Godzilla or: How I Learned to Stop Worrying and Love the Bomb

May 4, 2011

Ah, Godzilla! These days, any mention of the King of the Monsters usually brings a smile and images of a rubber suited man stomping on miniature cardboard and plastic cities adorned with toy cars while being fired upon by a proportionately scaled toy army. The suited man wears the latest incarnation of the Godzilla look while there is sure to be another suited figure guised as one of Godzilla’s many foes lurking somewhere in the background. Thus is the legacy of the numerous Godzilla movies, twenty-eight and counting, since he first made his appearance on the big screen in 1954.

But one would be fooled if they believed that the cliche city stomping and giant monster fights are all that Godzilla represents. Indeed, it was the somber specter of nuclear war that first gave rise to Japan’s Toho studios famous creature. The original Japanese version, Gojira, was no laughing light fare. The opening sequence of that first movie in which Godzilla strikes a unsuspecting fishing vessel was a reference to the real life story of a fishing vessel, the Fukuryu Maru, caught in the fallout of a Hydrogen bomb test in the pacific by US forces. While it was well known in Japan, the event was largely unpublicized here. Even before the event, the Japanese, being the only population subjected to nuclear bombs mere years earlier, were highly sensitive to the consequences of nuclear powers. The original Godzilla represented a thinly veiled representation of those nuclear forces and the movie made quite an impact to Japanese audiences. The success of the movie was such that a US distributor acquired the rights for North America, and re-shot sequences of the movie with Raymond Burr and dubbing the Japanese segments. Not surprisingly, the controversial opening sequence with the fishing vessel were discarded and some of the more gory scenes of death and destruction were toned down.

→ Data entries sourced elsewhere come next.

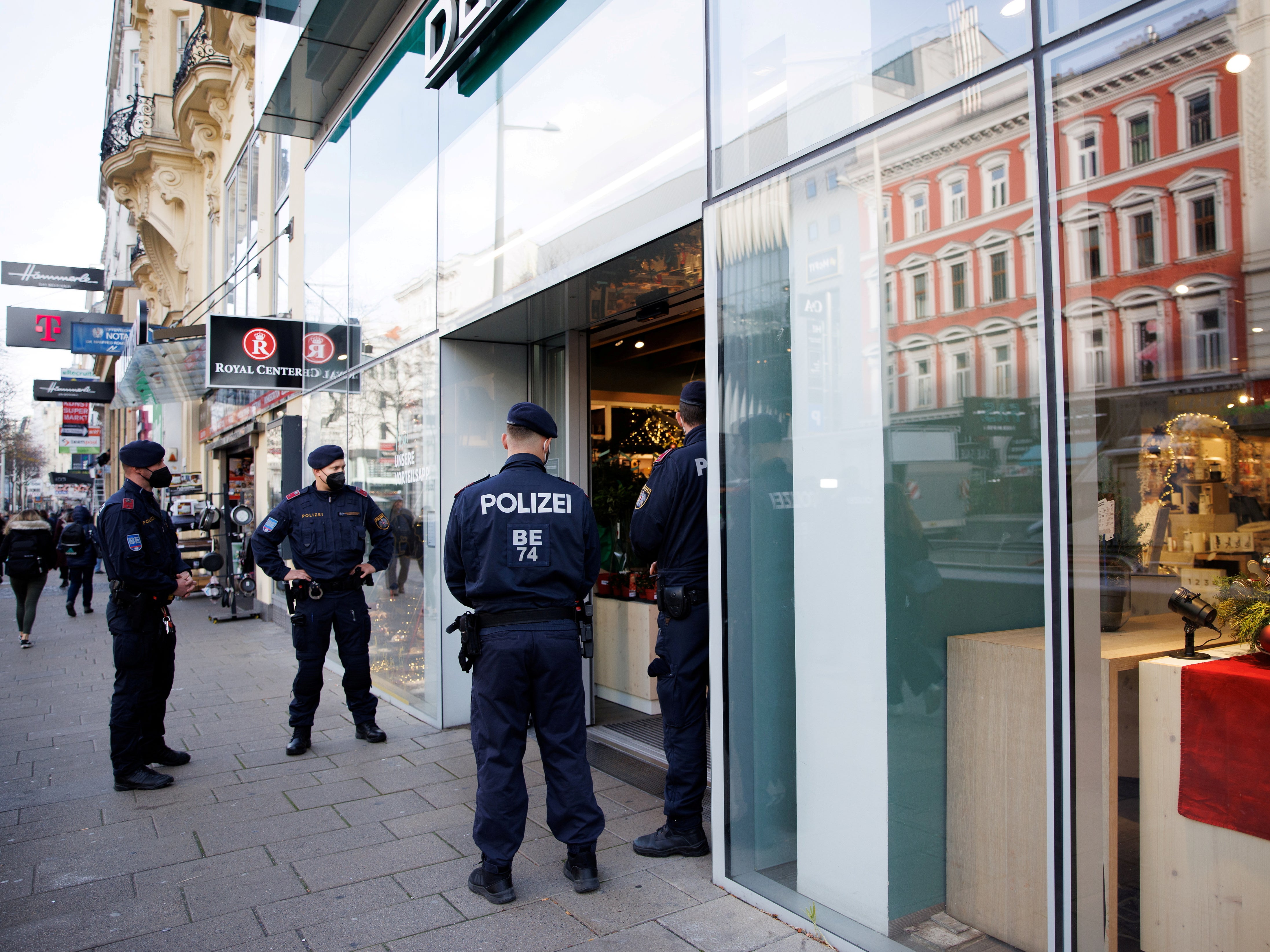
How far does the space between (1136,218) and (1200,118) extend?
256mm

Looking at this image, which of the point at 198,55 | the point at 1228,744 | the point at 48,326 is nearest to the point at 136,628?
the point at 1228,744

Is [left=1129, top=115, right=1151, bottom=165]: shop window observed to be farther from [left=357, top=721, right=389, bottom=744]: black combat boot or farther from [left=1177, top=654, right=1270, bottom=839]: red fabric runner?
[left=357, top=721, right=389, bottom=744]: black combat boot

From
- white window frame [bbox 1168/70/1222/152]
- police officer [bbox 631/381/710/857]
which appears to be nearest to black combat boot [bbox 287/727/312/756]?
police officer [bbox 631/381/710/857]

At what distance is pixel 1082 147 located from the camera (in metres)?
2.33

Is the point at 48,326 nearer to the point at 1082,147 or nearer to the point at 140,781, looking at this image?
the point at 140,781

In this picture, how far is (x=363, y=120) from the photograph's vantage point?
7887 mm

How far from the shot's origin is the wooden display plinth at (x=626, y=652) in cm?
612

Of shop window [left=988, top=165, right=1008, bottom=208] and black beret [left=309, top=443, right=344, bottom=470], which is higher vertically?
shop window [left=988, top=165, right=1008, bottom=208]

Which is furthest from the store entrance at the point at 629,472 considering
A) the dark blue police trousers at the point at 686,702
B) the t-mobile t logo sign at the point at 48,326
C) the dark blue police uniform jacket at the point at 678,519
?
the t-mobile t logo sign at the point at 48,326

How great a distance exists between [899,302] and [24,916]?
13.0 feet

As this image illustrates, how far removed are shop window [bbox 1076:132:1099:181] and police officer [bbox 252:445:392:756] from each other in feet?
15.0

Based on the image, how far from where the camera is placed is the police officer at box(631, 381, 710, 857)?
368 cm

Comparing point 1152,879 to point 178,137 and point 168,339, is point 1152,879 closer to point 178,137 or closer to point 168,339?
point 168,339

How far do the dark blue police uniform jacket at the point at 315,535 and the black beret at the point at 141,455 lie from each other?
2.39ft
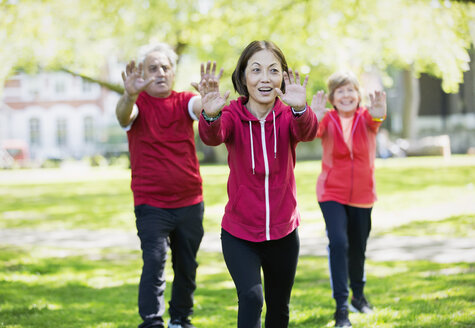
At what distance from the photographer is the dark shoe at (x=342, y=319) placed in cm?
469

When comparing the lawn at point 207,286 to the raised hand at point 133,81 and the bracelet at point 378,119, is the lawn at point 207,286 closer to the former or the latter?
the bracelet at point 378,119

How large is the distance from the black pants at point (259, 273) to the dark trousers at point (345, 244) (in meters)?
1.36

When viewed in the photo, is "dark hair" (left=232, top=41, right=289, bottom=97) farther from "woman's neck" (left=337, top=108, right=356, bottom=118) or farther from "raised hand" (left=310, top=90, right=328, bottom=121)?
"woman's neck" (left=337, top=108, right=356, bottom=118)

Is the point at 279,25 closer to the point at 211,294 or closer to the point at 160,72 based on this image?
the point at 211,294

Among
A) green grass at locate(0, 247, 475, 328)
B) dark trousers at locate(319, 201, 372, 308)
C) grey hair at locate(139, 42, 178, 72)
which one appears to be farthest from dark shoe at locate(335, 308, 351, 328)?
grey hair at locate(139, 42, 178, 72)

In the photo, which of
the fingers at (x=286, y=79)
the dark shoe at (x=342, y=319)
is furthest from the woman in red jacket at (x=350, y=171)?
the fingers at (x=286, y=79)

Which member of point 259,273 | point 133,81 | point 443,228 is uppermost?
point 133,81

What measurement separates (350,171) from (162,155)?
1637 millimetres

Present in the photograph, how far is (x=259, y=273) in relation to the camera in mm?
3398

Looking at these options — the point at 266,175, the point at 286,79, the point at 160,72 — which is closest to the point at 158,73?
the point at 160,72

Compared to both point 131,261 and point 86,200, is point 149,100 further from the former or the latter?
point 86,200

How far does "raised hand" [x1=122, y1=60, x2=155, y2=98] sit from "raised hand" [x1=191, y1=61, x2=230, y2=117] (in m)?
0.83

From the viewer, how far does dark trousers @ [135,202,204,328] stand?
4.30 meters

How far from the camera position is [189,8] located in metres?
14.9
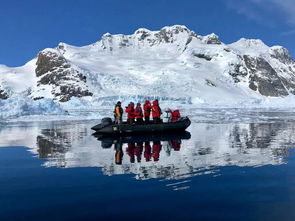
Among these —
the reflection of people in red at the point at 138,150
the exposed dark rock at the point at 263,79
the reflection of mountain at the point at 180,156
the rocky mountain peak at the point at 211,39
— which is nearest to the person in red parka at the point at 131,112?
the reflection of mountain at the point at 180,156

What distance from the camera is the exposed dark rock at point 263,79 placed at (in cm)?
14650

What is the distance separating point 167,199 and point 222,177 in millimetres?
2065

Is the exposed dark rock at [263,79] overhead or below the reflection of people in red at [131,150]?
overhead

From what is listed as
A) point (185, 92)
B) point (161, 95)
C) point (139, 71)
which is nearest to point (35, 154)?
point (161, 95)

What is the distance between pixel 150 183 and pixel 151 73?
10484cm

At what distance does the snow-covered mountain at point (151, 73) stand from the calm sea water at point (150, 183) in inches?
2682

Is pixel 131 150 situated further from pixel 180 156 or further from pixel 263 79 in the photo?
pixel 263 79

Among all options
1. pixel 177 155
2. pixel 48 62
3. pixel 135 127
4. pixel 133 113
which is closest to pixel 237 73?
pixel 48 62

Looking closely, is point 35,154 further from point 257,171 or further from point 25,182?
point 257,171

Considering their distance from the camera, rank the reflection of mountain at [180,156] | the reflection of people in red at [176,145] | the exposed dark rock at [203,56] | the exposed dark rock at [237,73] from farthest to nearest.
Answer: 1. the exposed dark rock at [203,56]
2. the exposed dark rock at [237,73]
3. the reflection of people in red at [176,145]
4. the reflection of mountain at [180,156]

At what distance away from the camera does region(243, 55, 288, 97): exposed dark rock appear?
146500 millimetres

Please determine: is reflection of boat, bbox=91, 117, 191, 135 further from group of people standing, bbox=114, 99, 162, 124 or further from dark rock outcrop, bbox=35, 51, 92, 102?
dark rock outcrop, bbox=35, 51, 92, 102

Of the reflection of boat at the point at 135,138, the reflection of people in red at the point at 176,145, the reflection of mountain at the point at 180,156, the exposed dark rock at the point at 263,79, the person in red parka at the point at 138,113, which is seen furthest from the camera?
the exposed dark rock at the point at 263,79

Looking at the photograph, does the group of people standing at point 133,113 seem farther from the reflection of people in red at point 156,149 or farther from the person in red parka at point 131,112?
the reflection of people in red at point 156,149
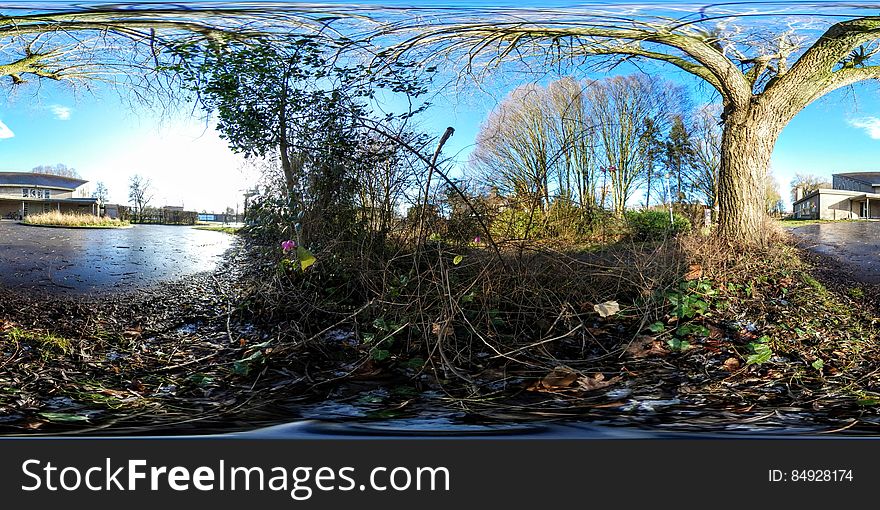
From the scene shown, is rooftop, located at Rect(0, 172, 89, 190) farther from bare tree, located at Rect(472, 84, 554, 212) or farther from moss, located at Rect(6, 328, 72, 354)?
bare tree, located at Rect(472, 84, 554, 212)

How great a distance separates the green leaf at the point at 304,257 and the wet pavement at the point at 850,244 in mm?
2275

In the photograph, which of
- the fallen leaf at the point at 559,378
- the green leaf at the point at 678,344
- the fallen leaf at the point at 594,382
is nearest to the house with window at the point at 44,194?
the fallen leaf at the point at 559,378

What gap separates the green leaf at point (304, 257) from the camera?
2.22 metres

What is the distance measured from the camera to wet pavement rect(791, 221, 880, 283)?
2506 millimetres

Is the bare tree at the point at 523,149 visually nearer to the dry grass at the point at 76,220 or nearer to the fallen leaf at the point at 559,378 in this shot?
the fallen leaf at the point at 559,378

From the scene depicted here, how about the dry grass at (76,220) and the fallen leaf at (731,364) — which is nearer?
the fallen leaf at (731,364)

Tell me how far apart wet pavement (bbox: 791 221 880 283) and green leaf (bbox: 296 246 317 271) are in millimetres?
2275

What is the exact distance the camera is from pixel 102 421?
1.56 m

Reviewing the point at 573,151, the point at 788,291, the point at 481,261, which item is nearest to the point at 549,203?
the point at 573,151

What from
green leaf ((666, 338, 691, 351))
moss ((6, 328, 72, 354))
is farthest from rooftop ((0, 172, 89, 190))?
green leaf ((666, 338, 691, 351))

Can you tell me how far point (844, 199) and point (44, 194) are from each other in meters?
3.56

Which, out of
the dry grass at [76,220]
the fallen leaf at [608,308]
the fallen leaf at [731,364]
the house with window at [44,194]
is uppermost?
the house with window at [44,194]

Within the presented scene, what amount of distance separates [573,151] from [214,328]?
1.64 meters

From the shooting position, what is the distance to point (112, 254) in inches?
84.1
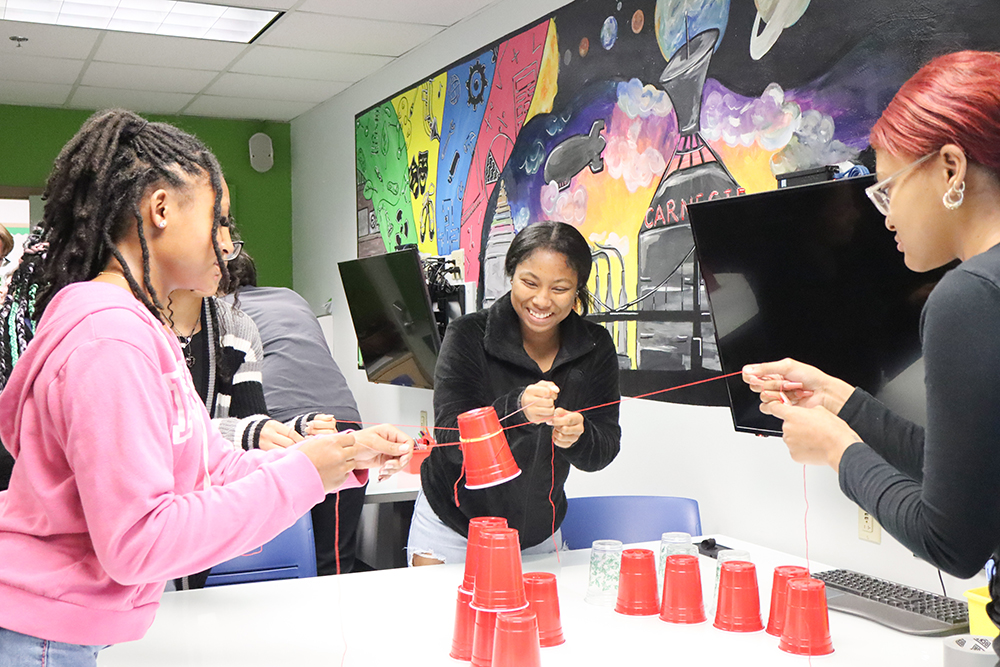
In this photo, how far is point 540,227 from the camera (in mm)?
2533

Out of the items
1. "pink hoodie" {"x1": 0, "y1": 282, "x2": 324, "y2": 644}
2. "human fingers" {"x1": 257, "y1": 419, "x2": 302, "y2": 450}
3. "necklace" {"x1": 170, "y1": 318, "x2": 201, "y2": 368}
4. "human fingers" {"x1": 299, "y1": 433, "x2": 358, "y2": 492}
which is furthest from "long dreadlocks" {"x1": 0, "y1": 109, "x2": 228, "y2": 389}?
"necklace" {"x1": 170, "y1": 318, "x2": 201, "y2": 368}

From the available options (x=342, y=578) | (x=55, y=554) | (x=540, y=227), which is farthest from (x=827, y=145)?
(x=55, y=554)

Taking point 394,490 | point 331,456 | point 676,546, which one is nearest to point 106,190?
point 331,456

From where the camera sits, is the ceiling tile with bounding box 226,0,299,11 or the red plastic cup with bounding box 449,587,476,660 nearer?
the red plastic cup with bounding box 449,587,476,660

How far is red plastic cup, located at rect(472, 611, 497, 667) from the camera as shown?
4.81 ft

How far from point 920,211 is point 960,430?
1.12ft

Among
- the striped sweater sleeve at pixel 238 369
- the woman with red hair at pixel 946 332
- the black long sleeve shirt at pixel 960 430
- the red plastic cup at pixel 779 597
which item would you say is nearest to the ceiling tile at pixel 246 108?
the striped sweater sleeve at pixel 238 369

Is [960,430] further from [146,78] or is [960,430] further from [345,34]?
[146,78]

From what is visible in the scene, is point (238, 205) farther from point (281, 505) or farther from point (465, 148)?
point (281, 505)

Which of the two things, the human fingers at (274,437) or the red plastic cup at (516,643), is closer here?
the red plastic cup at (516,643)

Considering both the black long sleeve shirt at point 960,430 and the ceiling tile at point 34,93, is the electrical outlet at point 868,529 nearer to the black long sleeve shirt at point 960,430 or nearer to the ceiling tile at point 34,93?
the black long sleeve shirt at point 960,430

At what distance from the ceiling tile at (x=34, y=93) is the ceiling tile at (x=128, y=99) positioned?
0.08 metres

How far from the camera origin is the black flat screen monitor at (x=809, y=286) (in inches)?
72.3

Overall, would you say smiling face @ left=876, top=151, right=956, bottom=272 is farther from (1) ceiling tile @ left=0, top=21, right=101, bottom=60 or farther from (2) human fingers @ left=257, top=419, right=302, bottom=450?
(1) ceiling tile @ left=0, top=21, right=101, bottom=60
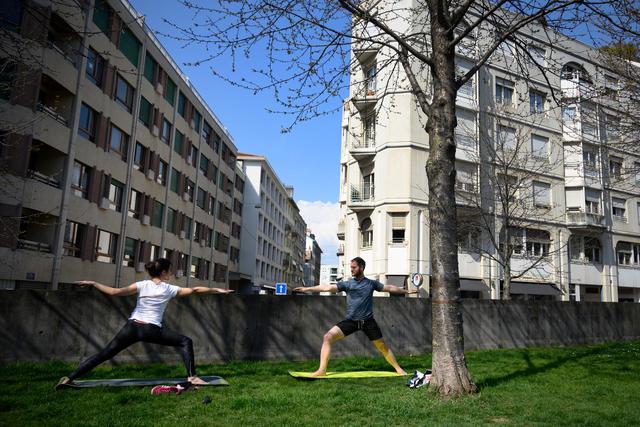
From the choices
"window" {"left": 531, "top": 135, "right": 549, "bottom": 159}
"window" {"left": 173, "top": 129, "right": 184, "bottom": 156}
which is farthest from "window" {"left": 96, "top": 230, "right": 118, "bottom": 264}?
"window" {"left": 531, "top": 135, "right": 549, "bottom": 159}

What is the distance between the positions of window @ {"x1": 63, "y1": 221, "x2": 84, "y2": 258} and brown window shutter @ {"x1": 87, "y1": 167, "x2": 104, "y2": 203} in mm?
1659

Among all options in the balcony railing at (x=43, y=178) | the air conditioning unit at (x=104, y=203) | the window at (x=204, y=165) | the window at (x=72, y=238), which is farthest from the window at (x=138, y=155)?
the window at (x=204, y=165)

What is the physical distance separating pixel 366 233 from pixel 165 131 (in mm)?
16476

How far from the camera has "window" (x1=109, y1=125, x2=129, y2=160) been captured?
28.1 meters

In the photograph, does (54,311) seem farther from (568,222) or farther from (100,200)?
(568,222)

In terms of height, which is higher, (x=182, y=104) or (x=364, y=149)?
(x=182, y=104)

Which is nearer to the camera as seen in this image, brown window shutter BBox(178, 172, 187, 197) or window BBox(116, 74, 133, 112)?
window BBox(116, 74, 133, 112)

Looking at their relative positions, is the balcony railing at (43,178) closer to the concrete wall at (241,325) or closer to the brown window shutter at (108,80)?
the brown window shutter at (108,80)

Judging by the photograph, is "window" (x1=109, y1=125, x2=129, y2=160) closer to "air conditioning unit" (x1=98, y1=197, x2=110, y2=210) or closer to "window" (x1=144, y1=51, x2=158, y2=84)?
"air conditioning unit" (x1=98, y1=197, x2=110, y2=210)

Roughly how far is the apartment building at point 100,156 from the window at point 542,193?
2616 cm

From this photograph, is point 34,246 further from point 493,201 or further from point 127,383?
point 493,201

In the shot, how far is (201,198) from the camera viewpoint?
148ft

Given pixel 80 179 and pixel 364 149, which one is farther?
pixel 364 149

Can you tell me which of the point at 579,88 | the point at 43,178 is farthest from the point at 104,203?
the point at 579,88
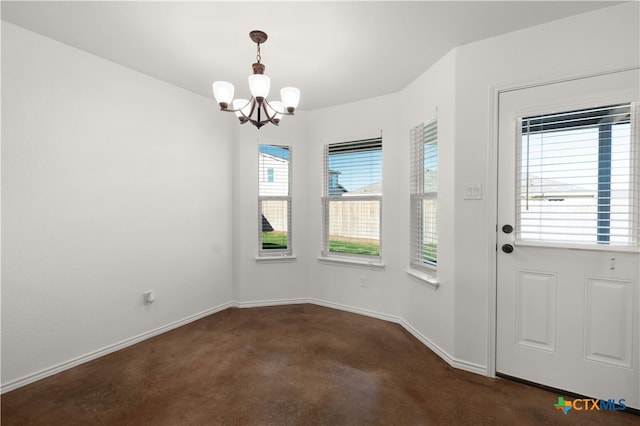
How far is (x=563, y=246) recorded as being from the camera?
6.54ft

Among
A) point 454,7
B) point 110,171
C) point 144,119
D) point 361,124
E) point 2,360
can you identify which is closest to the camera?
point 454,7

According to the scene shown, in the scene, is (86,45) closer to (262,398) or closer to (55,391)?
(55,391)

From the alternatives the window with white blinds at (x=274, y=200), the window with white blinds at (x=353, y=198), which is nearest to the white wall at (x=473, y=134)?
the window with white blinds at (x=353, y=198)

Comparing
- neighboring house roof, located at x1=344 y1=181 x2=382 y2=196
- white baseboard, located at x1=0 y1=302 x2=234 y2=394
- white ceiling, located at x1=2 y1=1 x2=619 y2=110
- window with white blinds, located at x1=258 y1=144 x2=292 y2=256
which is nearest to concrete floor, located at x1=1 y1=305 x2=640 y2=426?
white baseboard, located at x1=0 y1=302 x2=234 y2=394

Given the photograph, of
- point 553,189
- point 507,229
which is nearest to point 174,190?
point 507,229

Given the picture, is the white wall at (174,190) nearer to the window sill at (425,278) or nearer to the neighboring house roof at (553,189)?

But over the years the Godzilla mythos took a decidedly intellectually lighthearted path. The once terror inducing creature became a matinee idol around the world, catering to younger and younger audiences, degrading along the way into a mere caricature of his former glory. Instead of being the menace, he became a hero battling whatever next giant monster came along, usually to stomp on Tokyo. To be sure, there were some higher points along they way, such as defeating the Smog Monster (Hedorah) in the 70’s, a fitting socio-environmental menace at the time. But there were some dismal lows as well, like the battle against a glassy eyed King Kong, which was pretty silly even as I watched it as a kid. (Seriously, in order to net Kong, they get him drunk!).

In order to temper our relationship with Godzilla and not overexpose him, Toho has staggered his appearances in the movies, having him slumber into semi-retirement every few years until enough time has passed before resurrecting him for yet another series of movies. These definitive eras are the Showa series (1954–1975), the Heisei series (1984–1995), and finally the Millennium (or Shinsei) series (1999–2004) when he last graced the screen in “Godzilla: Final Wars”.

But these days, Japan finds itself in it’s darkest moment since those first nuclear strikes in World War II. The large earthquake and ensuing catastrophic tsunami in March of this year not only caused immense death and destruction of the north east coast, but plundered the country in a nuclear crisis.

As it so happens, all this coincided the same month that IDW premiered their new Godzilla: Kingdom of Monsters comic. Written before the real life dramatic events, it was with great irony that I read the story in which officials had to decide whether or not to unleash those nuclear forces in an attempt to halt Godzilla. Deciding to take the risks the failed attempt results in Godzilla becoming even stronger.

I’m not going to condom or condemn nuclear power here. It is controversial to say the least, but some of the alternatives are debateably just as bleak. Suffice it to say, that once a again, Godzilla teaches us that a nuclear solution poses risks. But that is not necessarily a bad thing. While he may appear as a villain at the moment, he has come to the rescue of Japan before.

And god knows, Japan could use a bolstered Godzilla to save them now.